Stored data
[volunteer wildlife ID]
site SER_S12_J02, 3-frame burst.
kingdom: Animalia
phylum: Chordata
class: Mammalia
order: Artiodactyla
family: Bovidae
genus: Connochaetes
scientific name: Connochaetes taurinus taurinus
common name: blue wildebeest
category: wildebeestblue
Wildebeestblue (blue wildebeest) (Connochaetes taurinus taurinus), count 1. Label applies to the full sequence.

Task requirements » Reproduce each entry exactly, leaving out nothing.

Answer space »
[volunteer wildlife ID]
site SER_S12_J02, 3-frame burst.
kingdom: Animalia
phylum: Chordata
class: Mammalia
order: Artiodactyla
family: Bovidae
genus: Connochaetes
scientific name: Connochaetes taurinus taurinus
common name: blue wildebeest
category: wildebeestblue
Wildebeestblue (blue wildebeest) (Connochaetes taurinus taurinus), count 1. Label applies to the full sequence.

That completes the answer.